The painting of lilies by Ivon Hitchens, which the company had originally bought for £12,000 and is now valued at up to £100,000, is actually relatively mild as perks go, when compared to what Malcolm Brinded got when he departed from Shell, the oil major.
When he relocated to the Netherlands, he bought a house for €3.4m (£2.9m). After he quit, he put the house on the market, but no buyers emerged. So Shell bought it for €2.4m – an average of three independent valuations – and then compensated him for the loss in value of the house to the tune of €992,199.
Another controversial perk has been handed to BAE Systems' US chief, Linda Hudson. She enjoys personal use of the corporate jet – at a cost of £66,300 to shareholders last year – on safety grounds. The private plane used by Petrofac's executives has also raised critical comment. It is true that the company operates in far-flung and often dangerous places, making commercial travel impracticable. But leasing the jet from a company owned by the chief executive?
Other more run-of-the-mill perks include the provision of financial and tax advice for senior executives, paid for by their employers, in addition to "tax equalisation" payments, a notable example of which was the £5.7m awarded to the former Barclays boss Bob Diamond upon his move back to the UK when he became group chief executive.
Relocation packages have also raised eyebrows, a notable example being the £800,000 advanced to the former HSBC chief executive Michael Geoghegan when he moved from London to Hong Kong.
So far, the issue of perks, grants, payments, call them what you will, has flown under the radar compared with the issue of overall pay, the relentless rise of which has taken place against a backdrop of recession and poor overall share-price performance.
Perks, though, are increasingly beginning to make waves among the investment community. As one significant shareholder said: "We have noticed this as an issue that needs more engagement from us."
The shareholder is not concerned about use of private jets in certain cases or in relocation packages for executives, arguing that the latter are sometimes necessary to persuade executives to uproot their families. But they are uncomfortable over some of the other issues.
Robert Talbut, chief investment officer of Royal London Asset Management, the investment arm of Britain's biggest mutual insurer, also sees it as an issue: "It is legitimate to ask questions as to whether some of the perks we have seen are the best use of shareholder funds. Where we do see things we feel are inappropriate, we will raise it as part of our engagement."

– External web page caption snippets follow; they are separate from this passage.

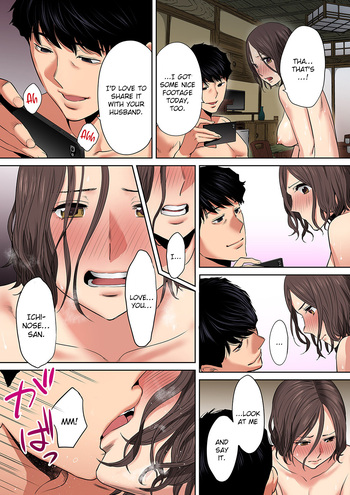 Page 240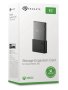 Seagate 1TB Xbox Series X & S Series Expansion Desktop Hdd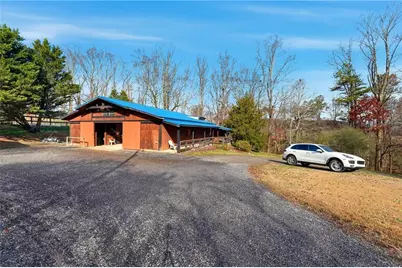 200 McClure Drive, Cumming, GA 30028 - Photo 72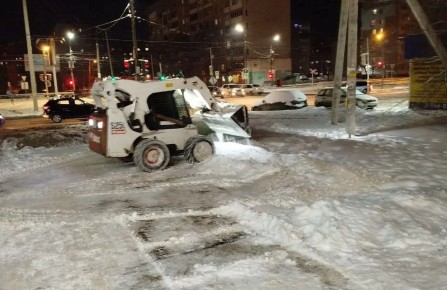 ��������������� �������� �������, ������, ������� ���������, �������������� �������� �������� ��������� ���� �� ������� ����������� ���������� �� �����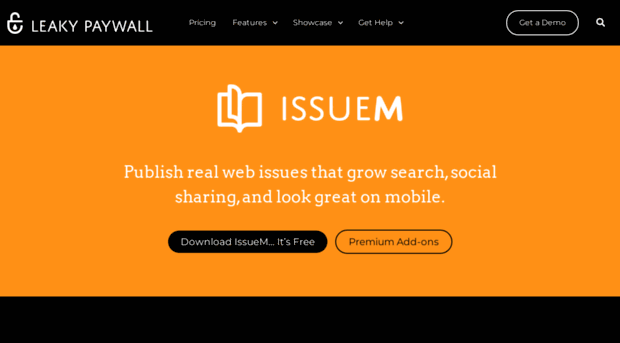 issuem.com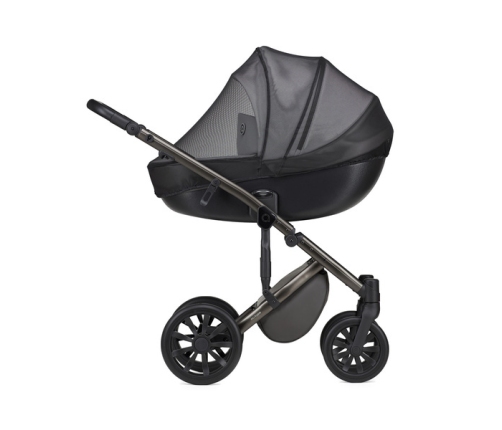 Anex M/Type Mirage Bērnu Ratiņi 2in1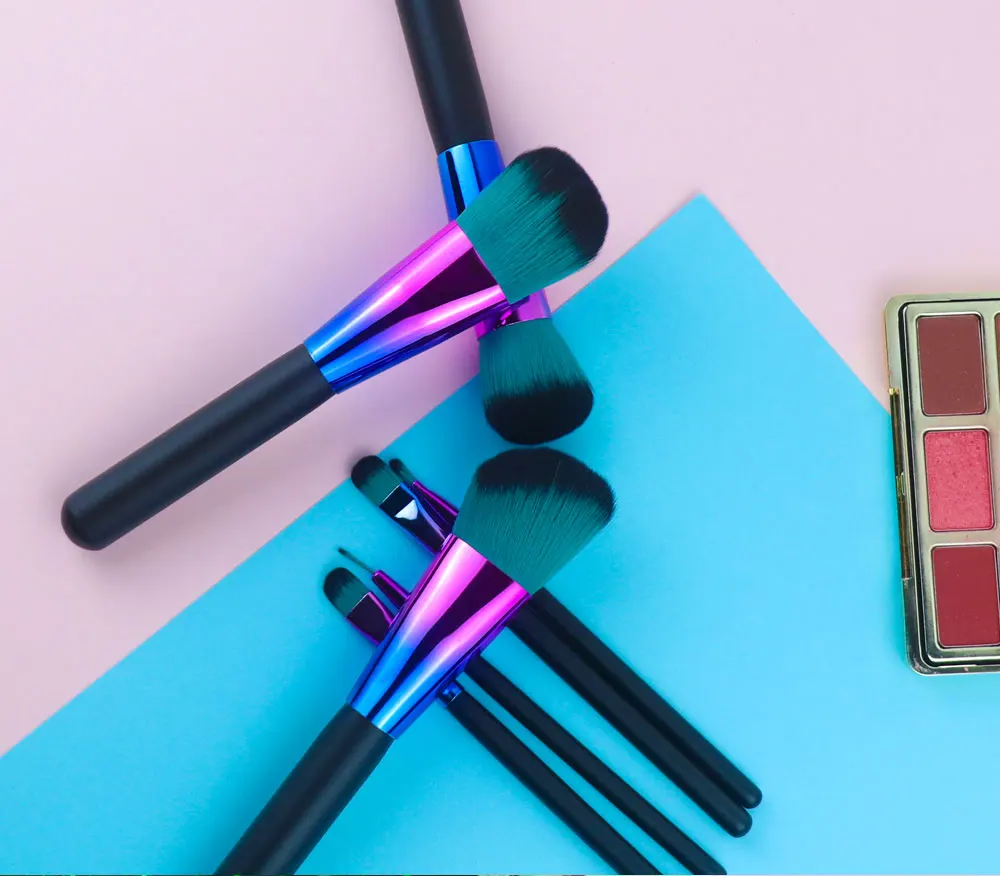 蓝渐粉化妆套刷_06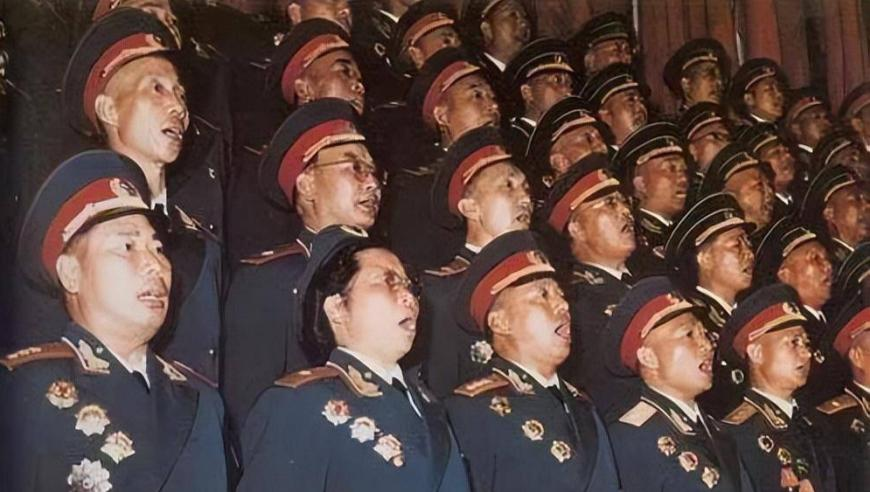 只要一声令下必将消灭“台独”,香港内部资料精准大全,国产化作答解释落实_纪念版V9.39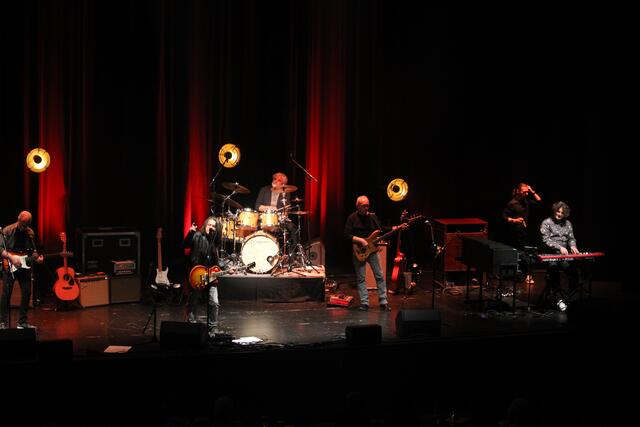 Foto: RegionalmedienSteiermark/Hofmüller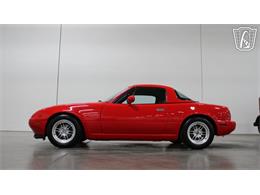 1990 Mazda MX-5 Miata (CC-2101401) for sale in Las Vegas, Nevada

Guy Jubb, global head of governance and stewardship at Standard Life Investments, said: "Over the last two to three years, we have seen the level of benefits, at certain companies, creeping up. As a result, we are engaging more with companies on this aspect of remuneration."
Pirc, which advises some of Britain's biggest pension funds, makes the point that with remuneration packages continuing to creep up, some of the perks executives enjoy are becoming untenable. "The directors of our biggest companies are already extremely well rewarded, so there is no reason for companies to provide extra perks, directors can pay for them themselves. We will certainly challenge companies where we think they are providing extra perks out of company money," a spokesman said.

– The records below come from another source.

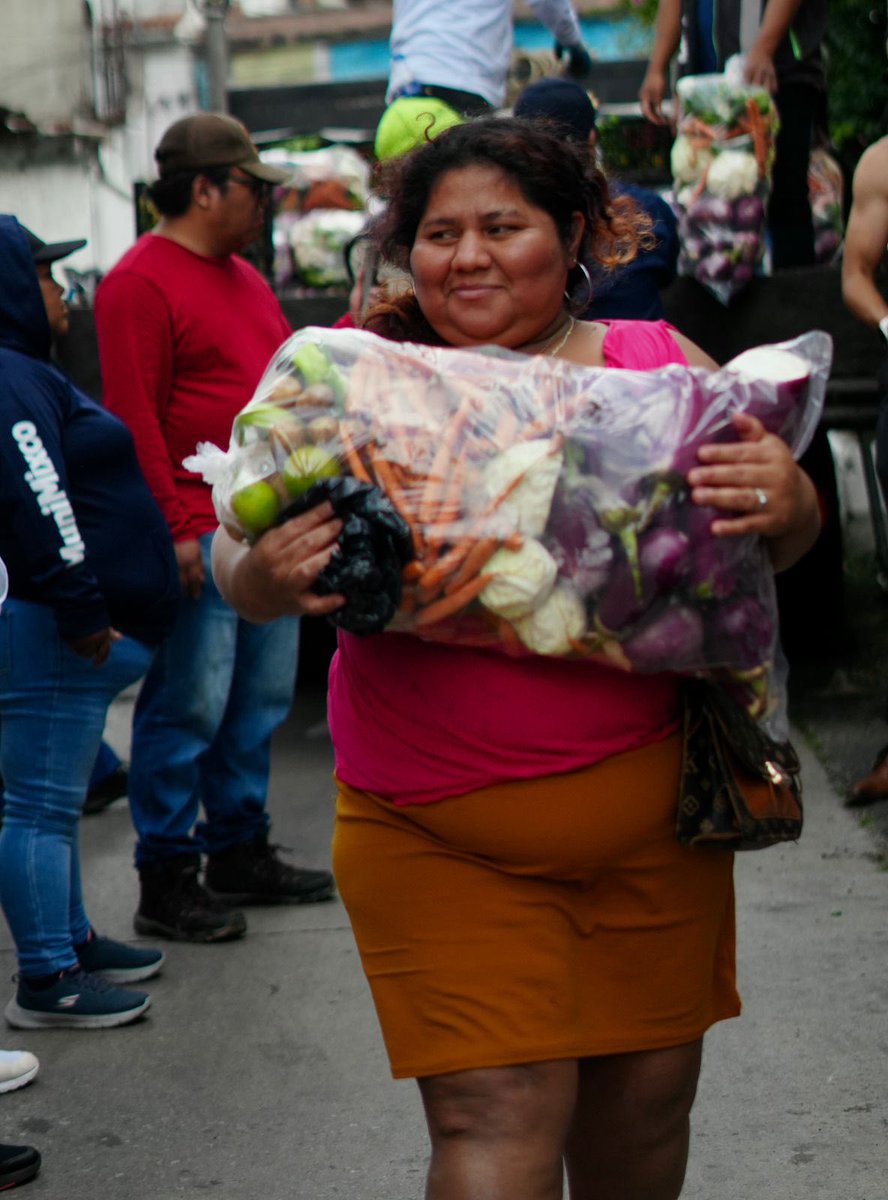 NetoBran tweet media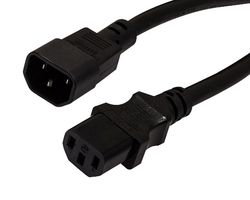L-COM PPA00002-06F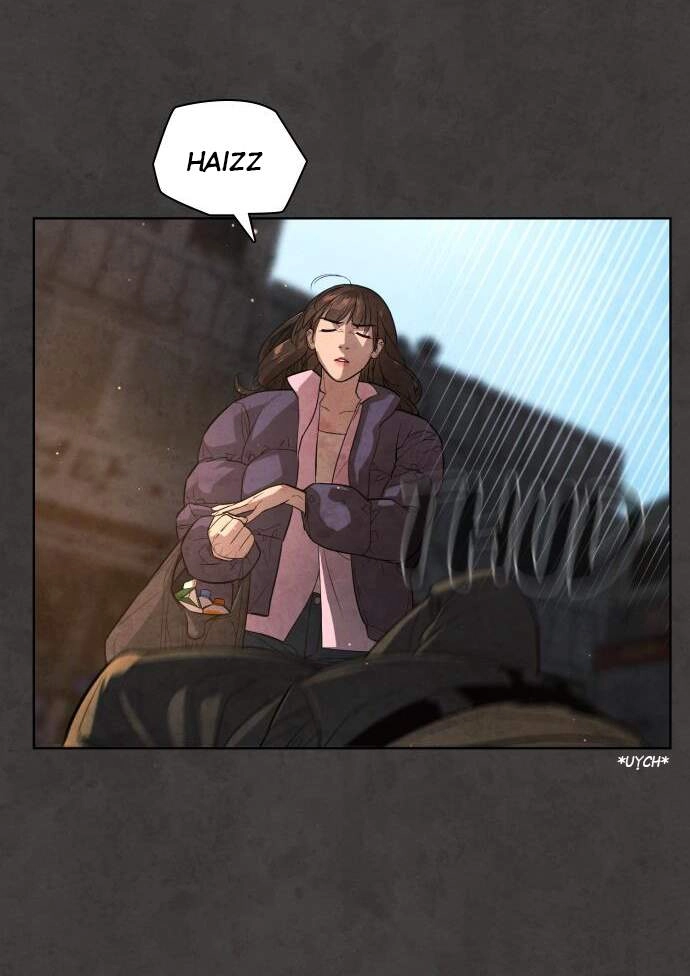 Máu Trắng Chapter 54 - 122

That could make for some difficult times for companies as the annual report and AGM season cranks into full gear. While some investors are inclined to pause for breath after last year's string of rebellions, others believe that the work is only half done.
And some of the perks being handed to executives by boards on behalf of shareholders suggest that they might be right. Certainly that is the view of the TUC, which is planning to utilise its voting power along with its biggest members Unison and Unite, to reflect its values.

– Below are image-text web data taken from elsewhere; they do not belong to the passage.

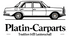 Platin-Carparts – Home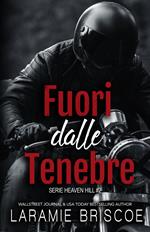 Fuori dalle Tenebre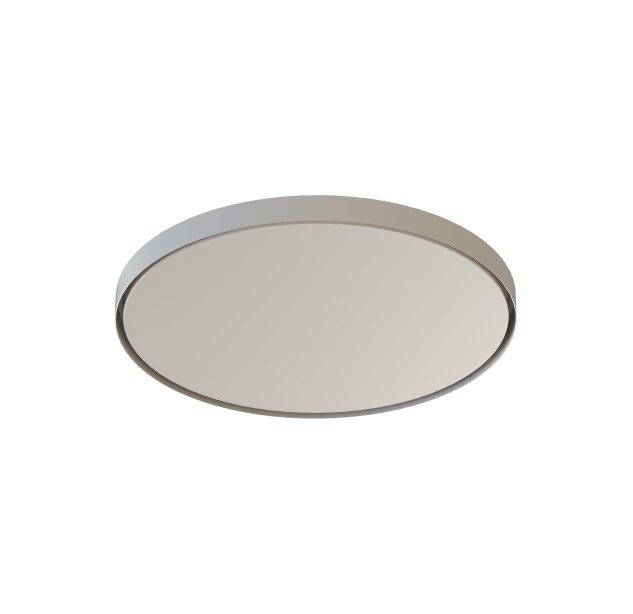 Cameleon apšvietimo sistema CAMELEON CANOPY H 12070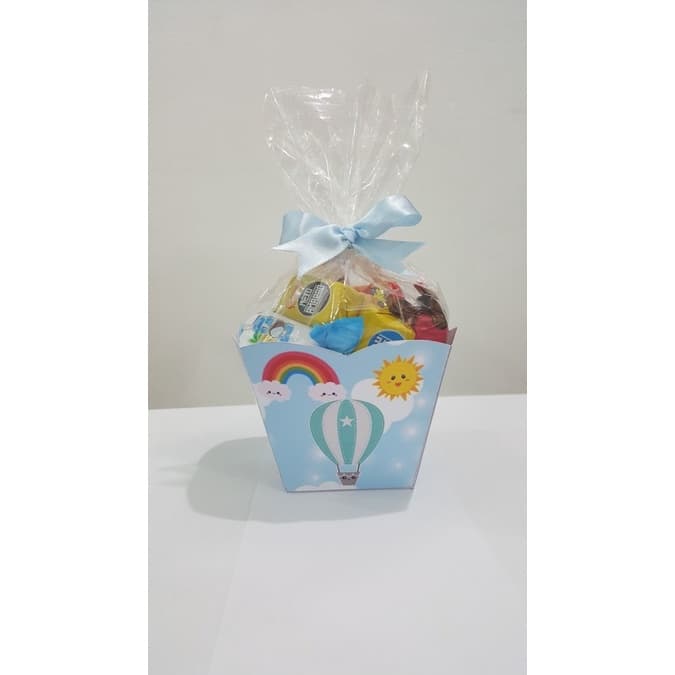 10 Cachepot personalizado para centro de mesa ou lembrancinha - personalizamos todos os temas - apenas impressão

Frances O'Grady, the TUC general secretary, said: "Last year there was a change in the mood as the 'shareholder spring' saw a fair few pay reports voted down. We hope to see shareholders flexing their muscles again in the coming AGM season.
"The launch of Trade Union Share Owners this week means we will vote against anything at a company AGM that doesn't seem fair and just – with the aim of encouraging a new and more responsible corporate Britain."
Clampdown call: pay system 'broken'
The body representing public-sector pension funds with more than £115bn in assets has described the current system of executive pay as "broken", and called on companies to adopt a radical new approach on remuneration.
The Local Authority Pension Fund Forum (LAPFF) said the steady increase in bosses' rewards despite "flat or negative" performance in many cases "has called into question the current approach adopted by many companies".
It has written to the boards of FTSE 350 firms to say that pay packages are too high, and called on them to adopt measures to address this. These include a clampdown on packages for incoming directors, an end to the use of benchmarks to help set pay, and a more open recruitment process for top bosses.
The LAPFF also wants companies to disclose pay ratios to help address investor and public concern at the widening gap between the boardroom and the shop floor.
It wants remuneration committees to consider setting the total pay of any new incoming executive at a level below that of the outgoing one, to leave room for "modest" rises as they "grow into the job".
It also want to see more jobs publicly advertised.